## [Source document]
The Pocahontas Times
April 30, 1925

In the city of Washington, a statue has been erected of Bishop Asbury, founder of the Methodist church in America. It is a likeness of the bishop on horseback, and they call it the fifteenth horseman to come to Washington. The other horsemen are all warriors of the highest type being thirteen generals and Joan of Arc. They are Washington, Sherman, Sheridan, Scott, Grant, Jackson, McClellan, Hancock, Greene, McPherson, Logan and Pulaski.

The Asbury statue is the work of Augustus Lukeman and stands where Mount Pleasant Street crosses Sixteenth Street in one of the finest sections of the city. The Bishop is depicted as a circuit rider. A lean, clean cut, Puritan type of a man. He has a clerical look. He sits the horse after the manner of a man at home in the saddle. He has his hat on, and is clothed in a cape. Bulging saddle bags are shown. In his hand he holds a Bible. He has the appearance of a rider that has come to the top of a hill and has paused to look upon the valley below. The bridle rein is loose on the horse's withers, and the horse is a sturdy animal that is fighting a fly on the left knee. It is a great work of art. It is probably the greatest of all the equestrarian statute in Washington, the others dividing too much of the glory with their bouncing war horses. It must be a hard proposition for a sculptor to keep the hero from being overshadowed by his horse.

The fame of Bishop Asbury gros and gros. In the erection of the monument all branches of the Methodist church contributed, all join in claiming him as the founder. In his old age, the bishop said that the reason that he never married was because he never had enough money to be married upon. There were times that he never had a cent.

## [Records provided]
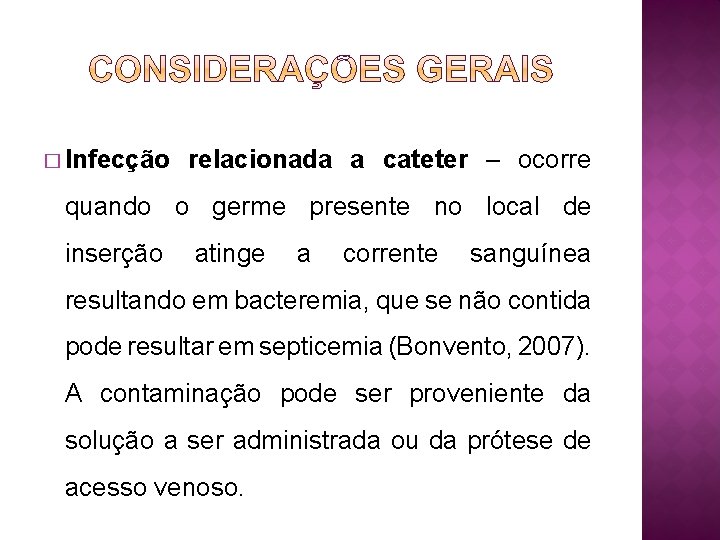 CONSIDERAÇÕES GERAIS

□ Infecção relacionada a cateter – ocorre quando o germe presente no local de inserção atinge a corrente sanguínea resultando em bacteremia, que se não contida pode resultar em septicemia (Bonvento, 2007). A contaminação pode ser proveniente da solução a ser administrada ou da prótese de acesso venoso.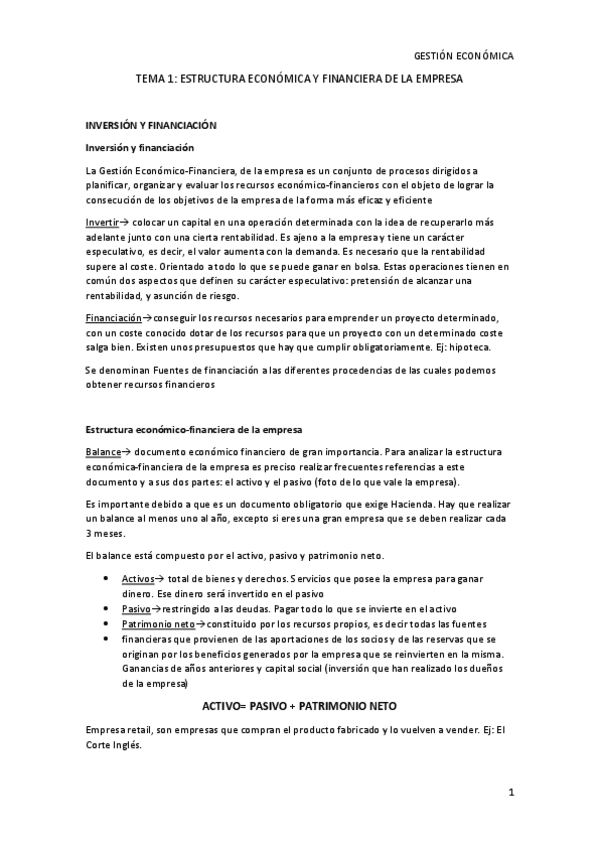 GESTIÓN ECONÓMICA

TEMA 1: ESTRUCTURA ECONÓMICA Y FINANCIERA DE LA EMPRESA

INVERSIÓN Y FINANCIACIÓN

Inversión y financiación

La Gestión Económico-Financiera, de la empresa es un conjunto de procesos dirigidos a planificar, organizar y evaluar los recursos económico-financieros con el objeto de lograr la consecución de los objetivos de la empresa de la forma más eficaz y eficiente

Invertir→ colocar un capital en una operación determinada con la idea de recuperarlo más adelante junto con una cierta rentabilidad. Es ajeno a la empresa y tiene un carácter especulativo, es decir, el valor aumenta con la demanda. Es necesario que la rentabilidad supere al coste. Orientado a todo lo que se puede ganar en bolsa. Estas operaciones tienen en común dos aspectos que definen su carácter especulativo: pretensión de alcanzar una rentabilidad, y asunción de riesgo.

Financiación→conseguir los recursos necesarios para emprender un proyecto determinado, con un coste conocido dotar de los recursos para que un proyecto con un determinado coste salga bien. Existen unos presupuestos que hay que cumplir obligatoriamente. Ej: hipoteca.

Se denominan Fuentes de financiación a las diferentes procedencias de las cuales podemos obtener recursos financieros

Estructura económico-financiera de la empresa

Balance→ documento económico financiero de gran importancia. Para analizar la estructura económica-financiera de la empresa es preciso realizar frecuentes referencias a este documento y a sus dos partes: el activo y el pasivo (foto de lo que vale la empresa).

Es importante debido a que es un documento obligatorio que exige Hacienda. Hay que realizar un balance al menos uno al año, excepto si eres una gran empresa que se deben realizar cada 3 meses.

El balance está compuesto por el activo, pasivo y patrimonio neto.

• Activos→ total de bienes y derechos. Servicios que posee la empresa para ganar dinero. Ese dinero será invertido en el pasivo
• Pasivo→restringido a las deudas. Pagar todo lo que se invierte en el activo
• Patrimonio neto→constituido por los recursos propios, es decir todas las fuentes
• financieras que provienen de las aportaciones de los socios y de las reservas que se originan por los beneficios generados por la empresa que se reinvierten en la misma. Ganancias de años anteriores y capital social (inversión que han realizado los dueños de la empresa)

ACTIVO= PASIVO + PATRIMONIO NETO

Empresa retail, son empresas que compran el producto fabricado y lo vuelven a vender. Ej: El Corte Inglés.

1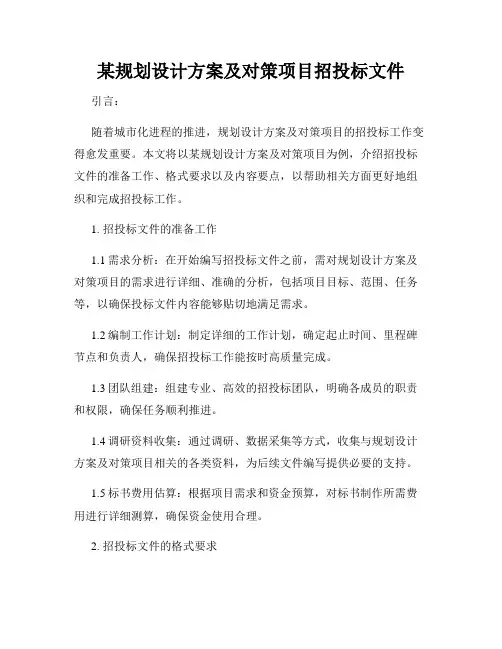 某规划设计方案及对策项目招投标文件

引言：

随着城市化进程的推进，规划设计方案及对策项目的招投标工作变得愈发重要。本文将以某规划设计方案及对策项目为例，介绍招投标文件的准备工作、格式要求以及内容要点，以帮助相关方面更好地组织和完成招投标工作。

1. 招投标文件的准备工作

1.1 需求分析：在开始编写招投标文件之前，需对规划设计方案及对策项目的需求进行详细、准确的分析，包括项目目标、范围、任务等，以确保投标文件内容能够贴切地满足需求。

1.2 编制工作计划：制定详细的工作计划，确定起止时间、里程碑节点和负责人，确保招投标工作能按时高质量完成。

1.3 团队组建：组建专业、高效的招投标团队，明确各成员的职责和权限，确保任务顺利推进。

1.4 调研资料收集：通过调研、数据采集等方式，收集与规划设计方案及对策项目相关的各类资料，为后续文件编写提供必要的支持。

1.5 标书费用估算：根据项目需求和资金预算，对标书制作所需费用进行详细测算，确保资金使用合理。

2. 招投标文件的格式要求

## [Assignment]
List the items that the newspaper piece on the Asbury statue says the bishop figure wears or holds in his hand.

## [Solution for this task]
- A hat
- A cape
- A Bible